Honourable, Federal House of Representatives
- In office May 2007 – May 2019
- Preceded by: Zakarie Andiir Malherbe
- Succeeded by: Kpam Jimin Sokpo

Personal details
- Born: 15 April 1963 (age 63)
- Party: Peoples Democratic Party (PDP)

= Emmanuel Yisa Orker-Jev =

Nigerian politician and senator

Emmanuel Yisa Orker-Jev (born 15 April 1963) is a Nigerian politician and a member of the Peoples Democratic Party (PDP). He defeated former Benue governor, George Akume, in the 2019 senatorial elections for the Benue North-West Senatorial District.

==Background==
Orker-Jev was born on 15 April 1963 and hails from Buruku Local Government Area of Benue State, Nigeria. He attended NKST Primary School, from 1970 to 1976 and proceeded to Bristow Secondary School to obtain his West African Senior Certificate (WASC).
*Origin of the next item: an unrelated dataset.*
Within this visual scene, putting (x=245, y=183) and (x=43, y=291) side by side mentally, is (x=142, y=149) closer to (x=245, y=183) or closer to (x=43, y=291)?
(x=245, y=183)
He proceeded to the University of Jos 1985 to study Law, and graduated in 1988 before, he proceeded to the Nigerian Law School and was called to the Nigerian bar in 1989.
== Political career ==
Orker-Jev began his political career in Benue State before elected to the House of Representatives to represent the Buruku Federal Constituency in 2007. He was re-elected for a second term and continued to serve in the National Assembly.

In 2023, he was elected as the senator representing Benue North-West Senatorial District under the platform of the Peoples Democratic Party (PDP). He took over the seat from George Akume, who had represented the district in the Senate since 2007.